G) Comments & documentation (abstraction + non-obvious info)
Look for:
- Public methods without an interface/contract comment.
- Comments that restate code (noise).
- Missing “why” on non-obvious algorithms, invariants, or tricky edge cases.
- Implementation details leaking into interface docs (wrong abstraction level).
Fix strategies:
- Add header/interface comments that define the contract.
- Add “why” comments for non-obvious design decisions.
- Remove comments that merely repeat code and refactor code to be more obvious.
H) Naming, consistency, obviousness
Look for:
- Vague names; “hard to name” entities that likely hide an unclear abstraction.
- Local inconsistencies (same concept named differently across files).
- Non-obvious code where the reader must simulate mentally to understand.
Fix strategies:
- Rename to encode intent and invariants.
- Align naming and patterns within a subsystem.
- Rewrite small sections for clarity; prefer readability over cleverness.
Output template (required)
Executive summary
- 3–7 bullets: biggest complexity drivers, where they show up, what to do next.
Scorecard (0–5)
Rate each area briefly with 1–2 sentences:
- Deep modules
- Information hiding/leakage
- Interface common-case usability
- Layering/abstraction boundaries
- Error handling strategy
- Comments/contracts
- Naming/consistency/obviousness
Findings (prioritized)
For each finding:
- Title (short)
- Principle violated (e.g., information leakage, shallow module, overexposure)
- Evidence (files/symbols; concrete snippet description)
- Impact
- Change amplification?

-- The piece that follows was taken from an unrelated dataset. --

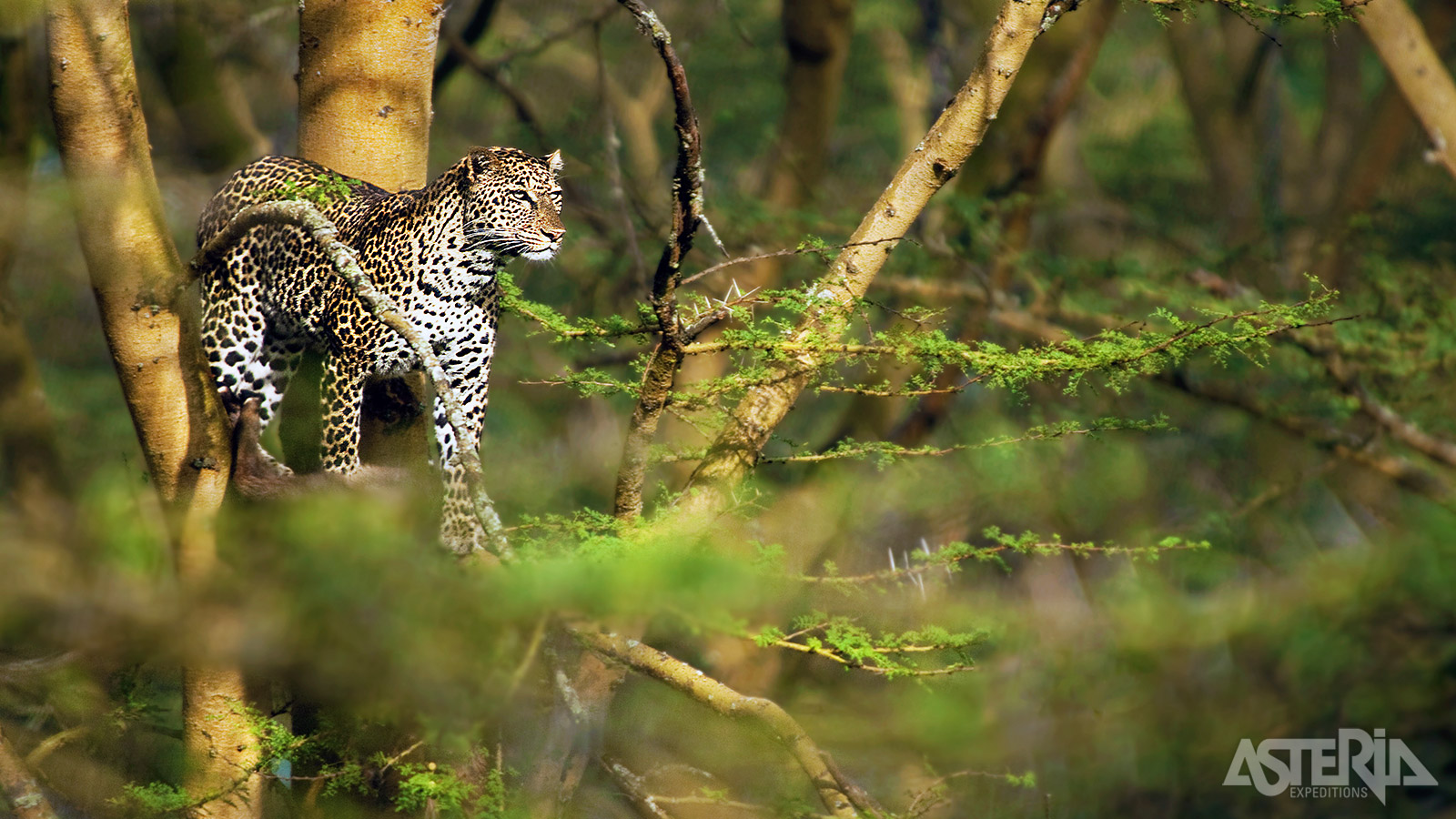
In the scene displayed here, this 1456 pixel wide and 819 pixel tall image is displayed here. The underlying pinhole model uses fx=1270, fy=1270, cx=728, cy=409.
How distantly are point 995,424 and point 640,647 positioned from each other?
596 cm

Cognitive load? Unknown unknowns?
- Recommendation
- Smallest safe change first
- Design-it-twice alternatives (required for top 2–3 findings)
- Risk & test plan
- What to verify; what tests to add/run
Suggested investment plan
- Quick wins (small refactors/docs)
- Medium refactors (module/interface reshaping)
- Long-term (architecture boundary shifts)
Quality bar
- Prefer fewer, deeper findings over a long list of nits.
- Every recommendation must reduce overall complexity for future changes.
- If you claim something is “complex”, explain what it forces readers/callers to know.